On the thermal resilience of venetian open spaces
Artikel i vetenskaplig tidskrift, 2021
Venice is known for its urban heritage fragility. The city is experiencing an increase in yearly average temperatures affecting outdoor–indoor comfort and average energy expenditure. Owing to existing literature demonstrating how local microclimate depends on urban density, form, and materials, this investigation studies the influence of the changing local climate on Venetian vernacular open spaces, known as Campi. Based on the comparison of contemporary weather and the Intergovernmental Panel on Climate Change’s (IPCC) future predictions for the 2050 scenario, this investigation highlights how Campi’s open spaces and the surrounding buildings, canals, and green public areas contribute to building climate resilience.

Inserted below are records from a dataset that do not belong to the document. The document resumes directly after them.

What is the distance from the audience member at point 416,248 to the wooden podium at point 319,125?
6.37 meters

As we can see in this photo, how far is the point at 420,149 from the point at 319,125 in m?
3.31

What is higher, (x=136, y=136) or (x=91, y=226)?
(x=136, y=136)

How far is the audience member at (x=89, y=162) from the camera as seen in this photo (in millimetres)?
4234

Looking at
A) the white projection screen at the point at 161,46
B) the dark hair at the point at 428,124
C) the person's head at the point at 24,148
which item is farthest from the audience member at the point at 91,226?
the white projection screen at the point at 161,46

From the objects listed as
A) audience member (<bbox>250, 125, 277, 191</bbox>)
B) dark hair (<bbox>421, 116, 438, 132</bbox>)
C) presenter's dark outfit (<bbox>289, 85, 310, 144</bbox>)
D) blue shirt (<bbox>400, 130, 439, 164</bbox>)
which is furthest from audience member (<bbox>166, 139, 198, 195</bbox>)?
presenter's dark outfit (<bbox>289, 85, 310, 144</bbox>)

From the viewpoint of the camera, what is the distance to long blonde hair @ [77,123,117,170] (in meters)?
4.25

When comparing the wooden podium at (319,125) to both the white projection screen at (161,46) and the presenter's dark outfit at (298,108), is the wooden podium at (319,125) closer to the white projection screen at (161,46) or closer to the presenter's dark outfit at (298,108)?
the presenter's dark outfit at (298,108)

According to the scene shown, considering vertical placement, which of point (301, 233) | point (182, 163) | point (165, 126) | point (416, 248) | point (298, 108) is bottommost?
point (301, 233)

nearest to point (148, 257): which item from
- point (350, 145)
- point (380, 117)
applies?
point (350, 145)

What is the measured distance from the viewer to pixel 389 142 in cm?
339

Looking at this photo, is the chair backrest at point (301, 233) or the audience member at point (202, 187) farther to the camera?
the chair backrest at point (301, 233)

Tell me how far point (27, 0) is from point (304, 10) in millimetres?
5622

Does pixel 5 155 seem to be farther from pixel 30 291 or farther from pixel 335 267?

By employing advanced modelling, the study analyses microclimate and outdoor comfort with respect to users’ perception of Physiological Equivalent Temperature (PET). The ENVI-met tool is used to simulate the thermal behaviour of two representative Campi: SS. Giovanni e Paolo and S. Polo. Despite significant temperature growths, Venetian urban fabric characteristics seem to play a crucial role in strengthening the climate resilience of open spaces, thus preserving outdoor comfort quality in a warmer future. The analysis shows how the historical matrix of open spaces and buildings cooperate. Thus, this study offers a contribution to how built heritage should be considered in light of climate change.